◆ Work to be completed:
Print the passage of the Solntsevorot album text that runs from "Solntsevorot (Russian: Солнцеворот, Solstice)" up to and including "name Lunnyy Perevorot.", word for word.

◆ Text block:
Studio album by Grazhdanskaya Oborona
- Released: 06 May 1997
- Genres: Psychedelic rock, shoegaze, alternative rock
- Length: 48:45
- Language: Russian
- Labels: GrOb Records, ХОР Records, Vyrgorod

= Solntsevorot =

Solntsevorot (Russian: Солнцеворот, Solstice) is the eighteenth studio album by the Soviet-formed Russian punk rock band Grazhdanskaya Oborona, released in the year 1997 together with the album "Nevynosimaya legkost bytiya". It was re-recorded in 2005 under the name Lunnyy Perevorot.

◆ Dataset excerpt:

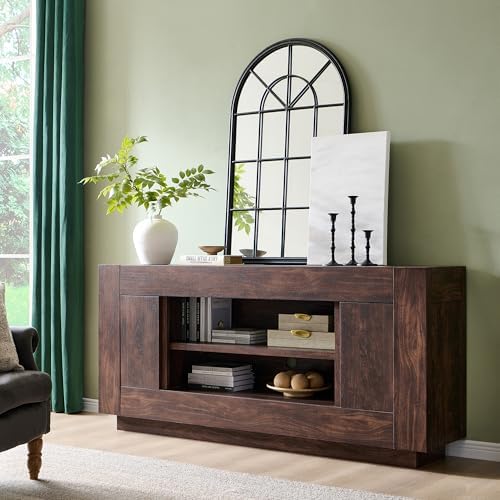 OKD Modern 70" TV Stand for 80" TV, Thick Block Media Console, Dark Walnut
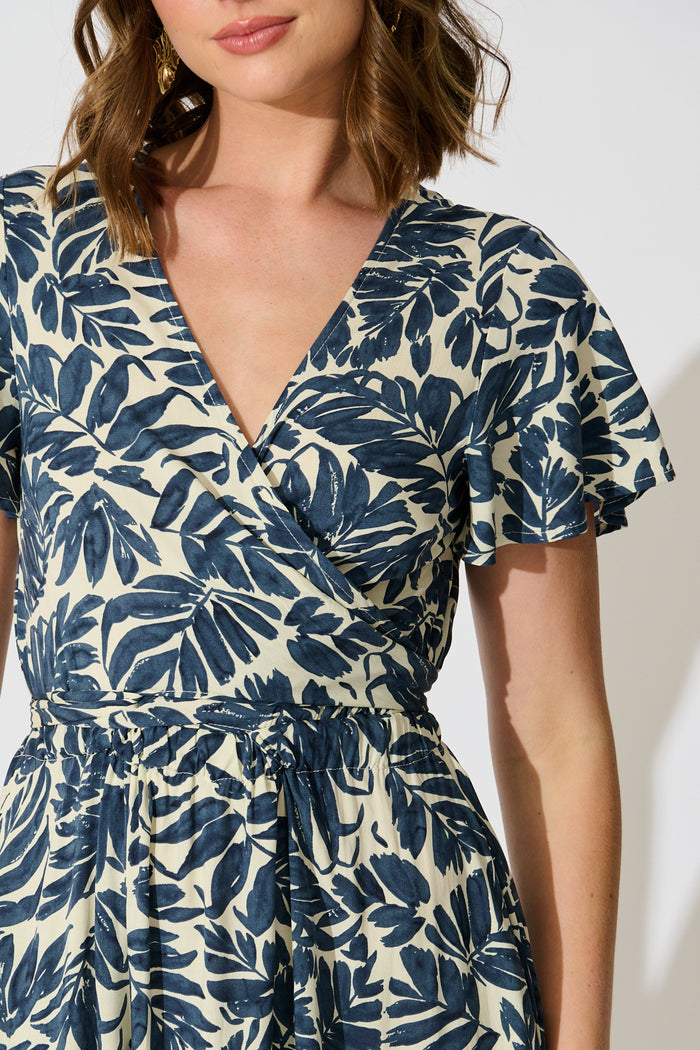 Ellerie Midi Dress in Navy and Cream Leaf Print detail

◆ Answer to the exercise:
Solntsevorot (Russian: Солнцеворот, Solstice) is the eighteenth studio album by the Soviet-formed Russian punk rock band Grazhdanskaya Oborona, released in the year 1997 together with the album "Nevynosimaya legkost bytiya". It was re-recorded in 2005 under the name Lunnyy Perevorot.